Over-qualified hires kept in scope-protected roles their compensation locks them into. Knowledge workers two years past the last real stretch project. Senior individual contributors at companies that restructured around managers, who watch decisions get made in rooms they no longer enter. Operational roles where the rhythm got automated but the headcount didn't, leaving people running checks no one reads. Most readers will recognize at least one.
The WHO classifies burnout as an occupational syndrome under ICD-11 code QD85. Boreout isn't in ICD-11. That absence is part of the diagnostic problem. Doctors and HR systems have a category for the first one and no category for the second. People notice what they have a name for, and miss what they don't.
For the broader frame on burnout as an occupational syndrome, see our main piece on burnout recovery.
Same fatigue, opposite fix
This is where misreading costs the most. The standard burnout playbook (rest, subtract demand, set boundaries, take a sabbatical) pushes a bored person further in the wrong direction. Boreout responds to the opposite kind of intervention: add stretch, raise the stakes, take on something where failure is actually possible.
Someone who comes here from an "am I burned out" search but is actually bored will spend six months making the wrong moves and wonder why they came back from two weeks off somehow more depleted. That's one of the cleaner boreout signals. A real break didn't help, and may have made things worse.
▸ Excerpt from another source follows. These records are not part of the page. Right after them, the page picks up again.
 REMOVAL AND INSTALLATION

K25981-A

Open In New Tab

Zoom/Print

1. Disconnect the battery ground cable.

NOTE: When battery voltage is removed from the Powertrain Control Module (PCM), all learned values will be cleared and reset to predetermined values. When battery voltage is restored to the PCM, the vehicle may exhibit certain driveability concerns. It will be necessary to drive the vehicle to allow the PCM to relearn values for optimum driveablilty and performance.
The driver is absence of meaning, so taking demand away from someone who already has too little just makes the underload louder.
A behavioural sort you can run this week
The sort takes a minute. When someone offers you scope at work (a harder client, a project outside your lane, a real stretch), does your gut go quieter or louder?
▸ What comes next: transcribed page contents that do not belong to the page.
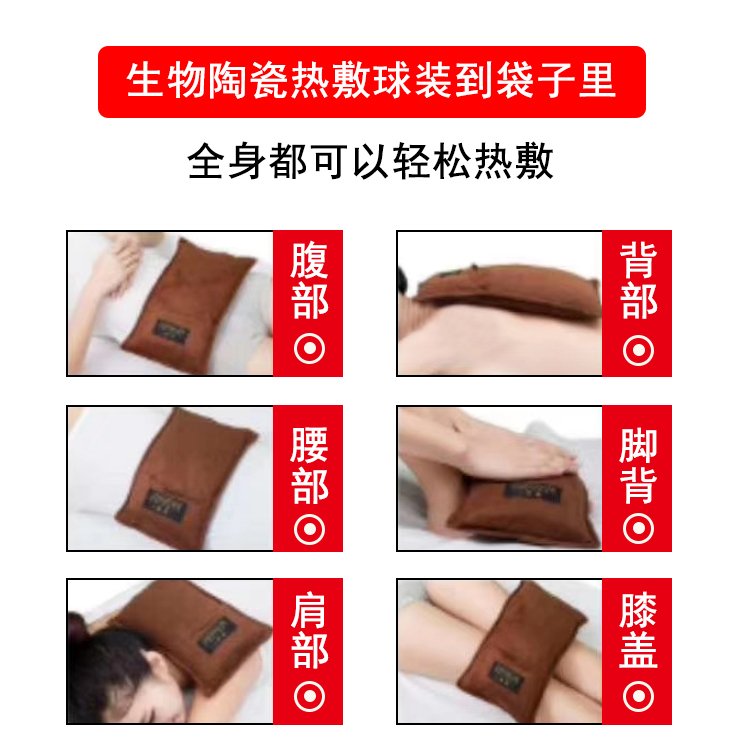 生物陶瓷热敷球装到袋子里

全身都可以轻松热敷

腹部

背部

腰部

脚背

肩部

膝盖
Burnout-quieter sounds like "I can't" and "not now," a dull dread that has nothing to do with the project itself, just the prospect of more.
Boreout-louder sounds like "finally," a real flicker of interest, even nervous interest. The body recognizes something it's been missing.
If neither lights up, if your gut is flat both ways, the picture is mixed and the sort hasn't sorted you. Try again with a different offer. The clearer signal usually shows up with offers that feel adjacent to your current scope but a real stretch, not so far afield that the body reads them as alien.
Why boreout gets missed
Burnout reads as a credential, the fatigue of someone who cared too much and gave too much. Boreout reads as a confession. You weren't asked to do work that mattered, or you were asked and didn't push for more. That second framing is harder to say out loud.
Most people who search "am I burned out" never search "am I bored at work." That asymmetry is part of why boreout gets missed for years. Burnout shows up in HR conversations, in doctor's visits, in management books. Boreout doesn't. People keep the question to themselves and stay in the wrong loop. The reader who ran the sort above and got the boreout answer is already past the hardest part: calling it what it is.
References
- World Health Organization. "Burn-out an 'occupational phenomenon': International Classification of Diseases" (2019). https://www.who.int/news/item/28-05-2019-burn-out-an-occupational-phenomenon-international-classification-of-diseases
- Rothlin, Philippe, and Peter Werder. Diagnose Boreout. Heidelberg: Redline Wirtschaft, 2007.